Hello. Could anyone please help me figure out some of the rental ads terms? 

This is what I got so far (not much I know )

Schön: nice
ruhige lage: quite location
Zimmer: Rooms
Wohnung: Apartment
Teilmöbliert: Partly furnished. ?? 
Wohnküche: Residential kitchen. ??
Wohnzimmer: Livingroom
Vermieten: Rent
Schlafzimmer: Bedroom
voll möbliert: Fully furnished.
Einbauküche: ??

Don´t understand the ones with ??

Any other important terms you think that I´m missing, please add it in.

Thanks

Alex


----------



## James3214 (Jun 25, 2009)

Here you are Alex..

Teilmöbliert: Partly furnished. correct
Wohnküche: eat in kitchen or a breakfast bar but part of the living room
Einbauküche: Fitted kitchen...be aware that in Germany they normally take the kitchen with them when they move...even fitted ones! or probably ask for the cost of it if they leave it here


----------



## panama (Nov 24, 2011)

thanks James. Do you think the same meaning of terms applies to rental ads in Austria?

Alex


----------



## ALKB (Jan 20, 2012)

James3214 said:


> Here you are Alex..
> 
> Teilmöbliert: Partly furnished. correct
> Wohnküche: eat in kitchen or a breakfast bar but part of the living room
> Einbauküche: Fitted kitchen...be aware that in Germany they normally take the kitchen with them when they move...even fitted ones! or probably ask for the cost of it if they leave it here


A Wohnküche actually just means that there is space for a table or at least some sort of seating.

An open-plan kitchen is often referred to as 'amerikanische Küche' (American kitchen) or 'offene Küche' (open kitchen).

It´s a very good idea to look at apartments that come with a fitted kitchen.
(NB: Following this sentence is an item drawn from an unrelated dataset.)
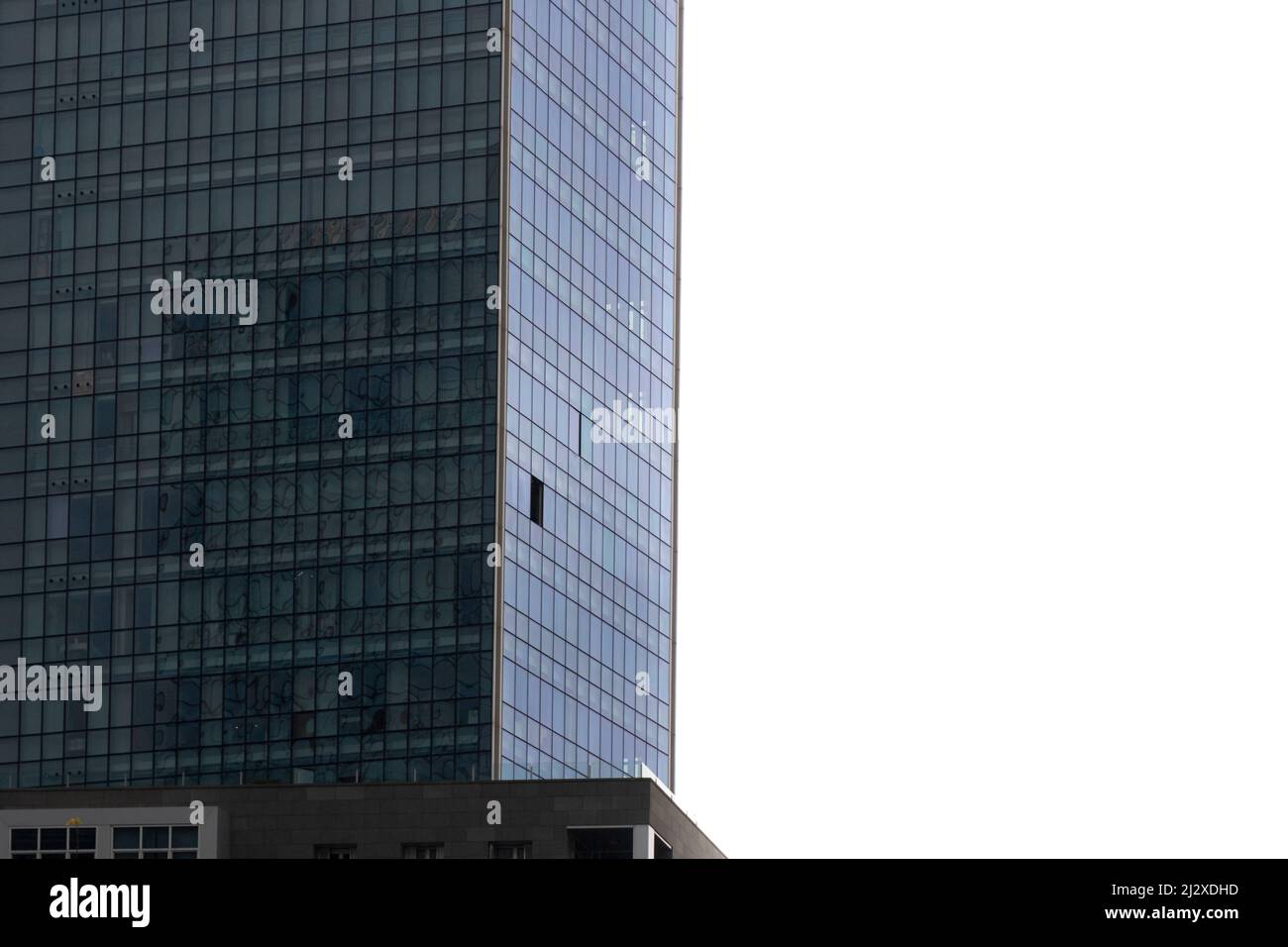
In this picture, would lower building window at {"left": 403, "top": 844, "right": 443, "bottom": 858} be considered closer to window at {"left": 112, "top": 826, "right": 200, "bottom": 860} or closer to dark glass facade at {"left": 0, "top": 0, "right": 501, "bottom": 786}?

Such a hassle to put them in yourself!

Terms should be pretty much the same in Austria but there can be some local differences and abbreviations.

Careful if you see 'Ablöse'! It means that the last tennant has installed something in the apartment (parquet flooring, a kitchen, built-in wardrobes, etc.) and wants a certain amount of money for that.

I noticed that in Austria, commission for letting agents is often called 'Honorar' while in Germany it´s 'Provision'.


----------